• _TASK TO CARRY OUT_
Nothing but the lines from the one containing "[researcher-annotated camera trap]" through the one containing "common name: red squirrel", both included, should be given again, each exactly as written below.

• _SOURCE MATERIAL_
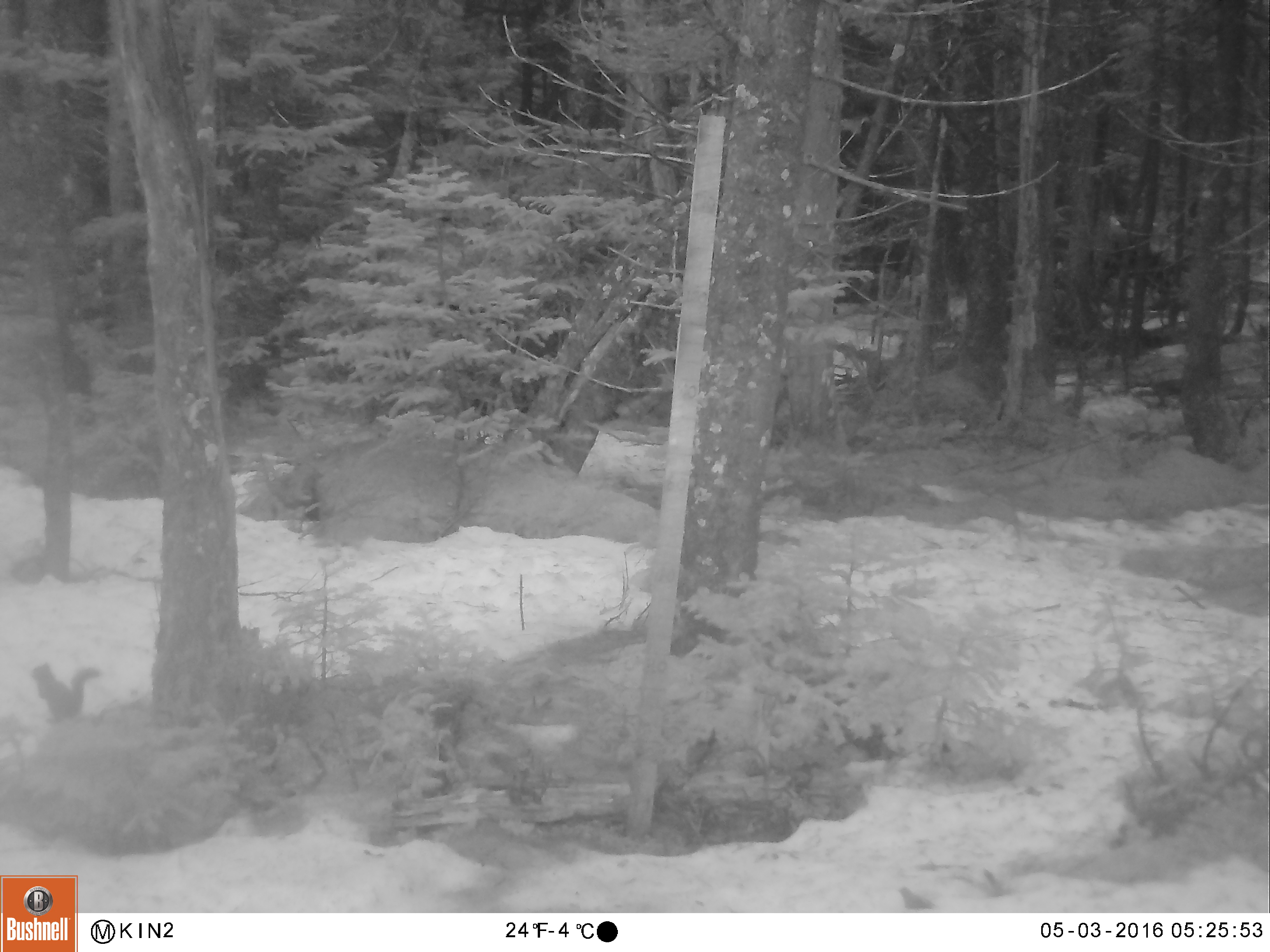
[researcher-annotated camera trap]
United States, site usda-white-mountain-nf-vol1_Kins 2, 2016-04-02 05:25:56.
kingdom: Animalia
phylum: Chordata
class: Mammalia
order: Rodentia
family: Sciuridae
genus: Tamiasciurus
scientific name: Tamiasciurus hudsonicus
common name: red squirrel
--
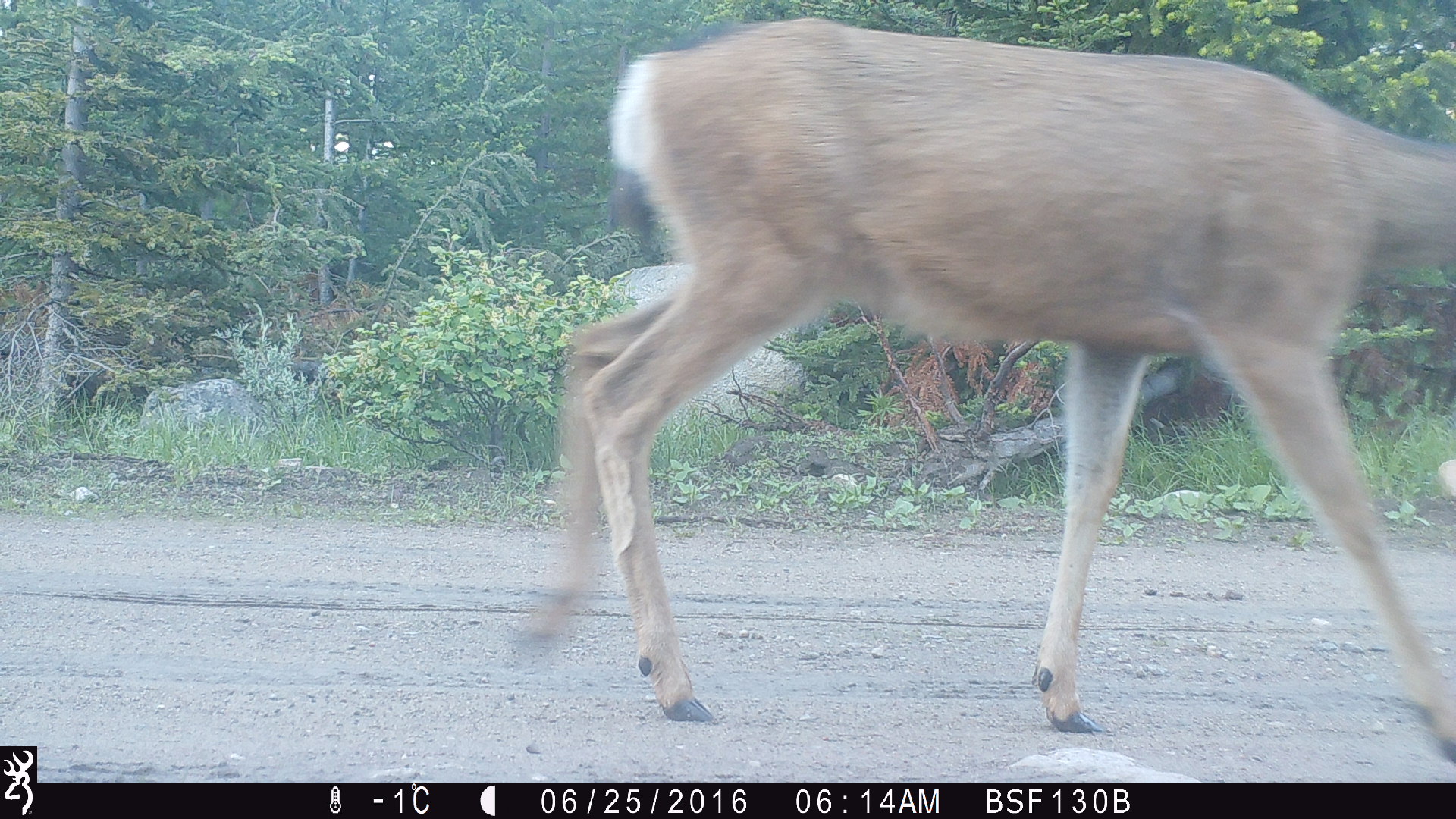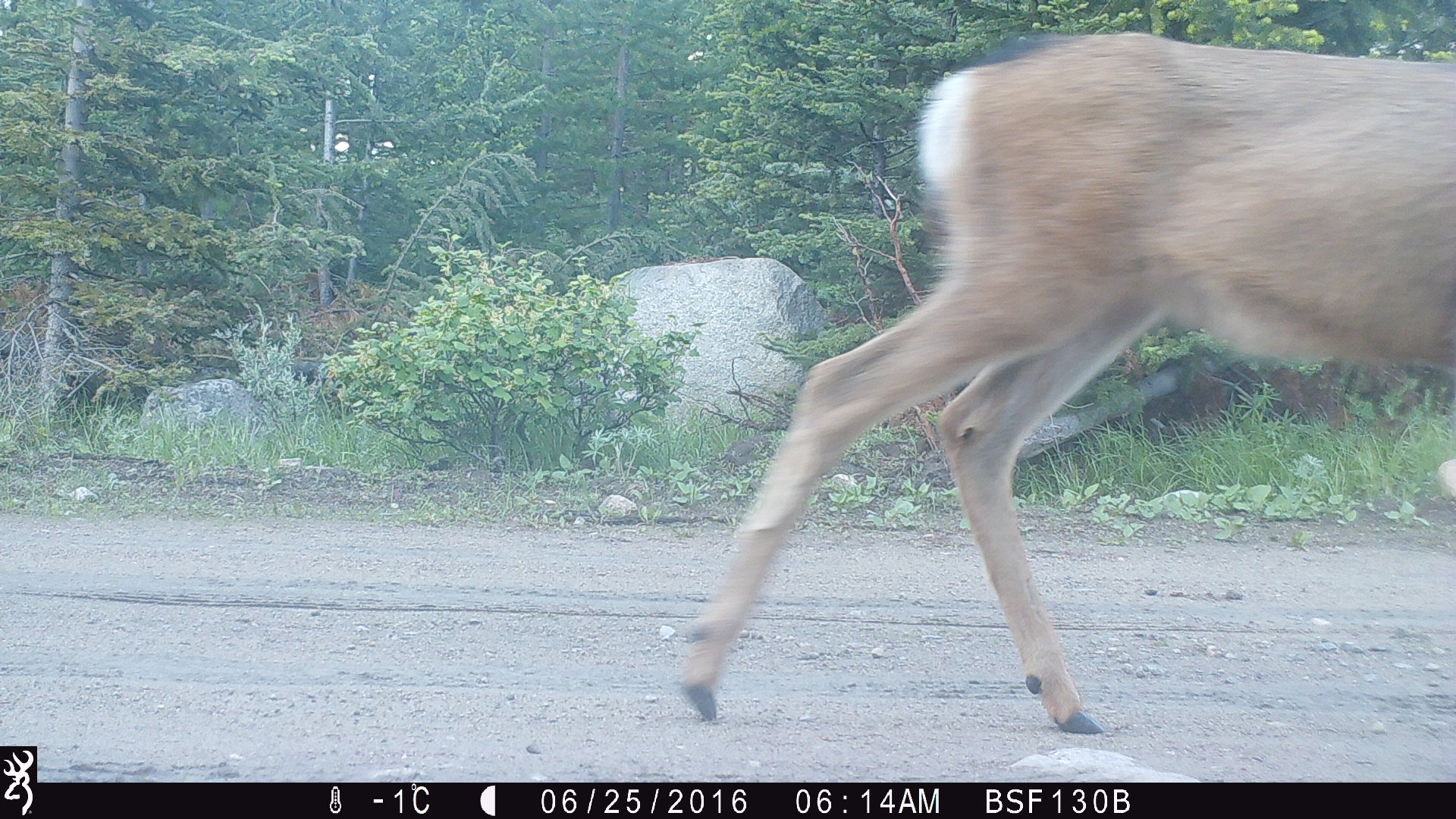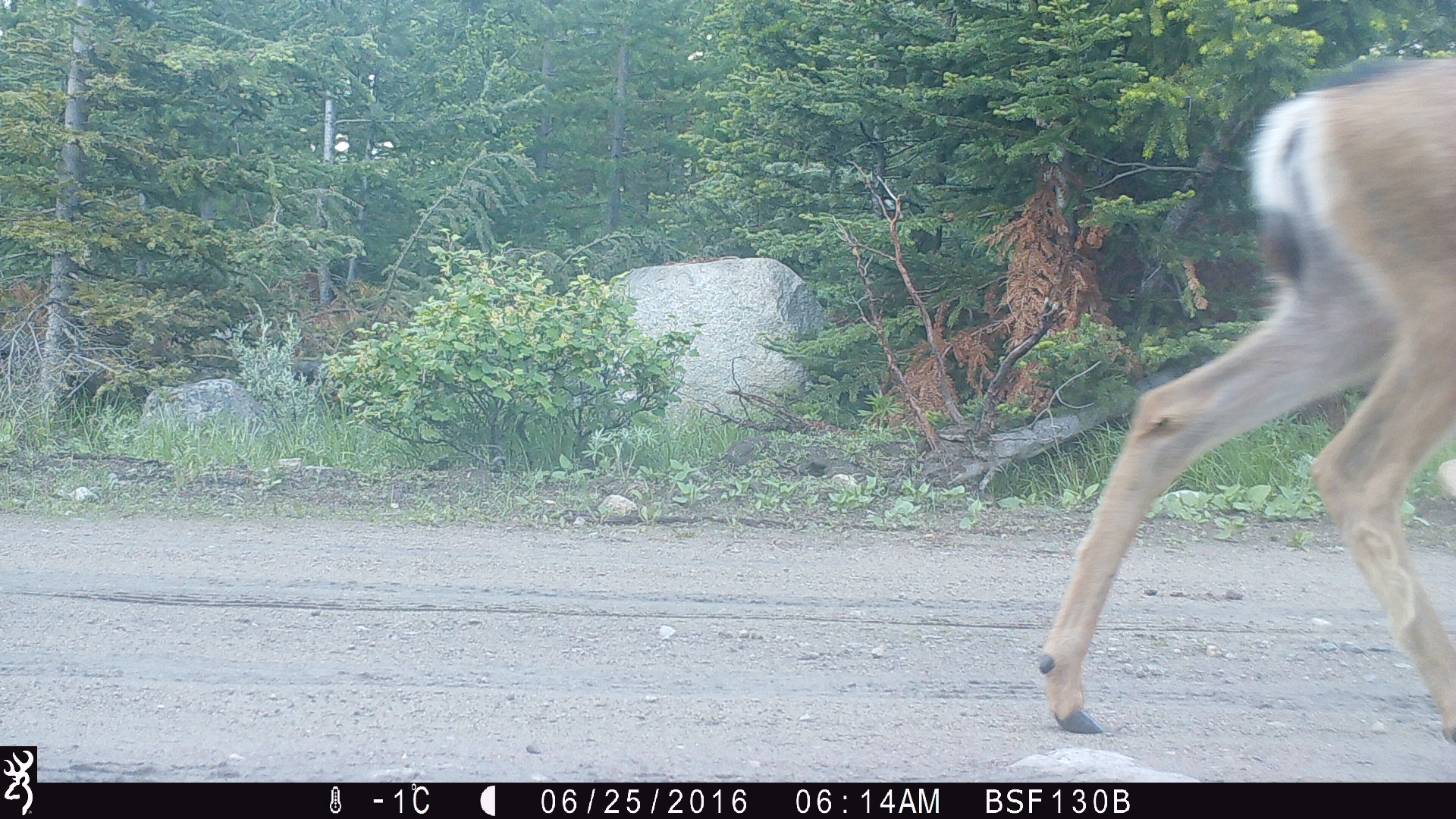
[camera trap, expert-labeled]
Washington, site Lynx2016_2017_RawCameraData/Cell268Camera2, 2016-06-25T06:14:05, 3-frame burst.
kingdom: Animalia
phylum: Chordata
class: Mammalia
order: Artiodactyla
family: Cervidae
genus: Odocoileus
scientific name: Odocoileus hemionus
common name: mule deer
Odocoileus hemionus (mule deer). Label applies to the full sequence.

• _RESULT_
[researcher-annotated camera trap]
United States, site usda-white-mountain-nf-vol1_Kins 2, 2016-04-02 05:25:56.
kingdom: Animalia
phylum: Chordata
class: Mammalia
order: Rodentia
family: Sciuridae
genus: Tamiasciurus
scientific name: Tamiasciurus hudsonicus
common name: red squirrel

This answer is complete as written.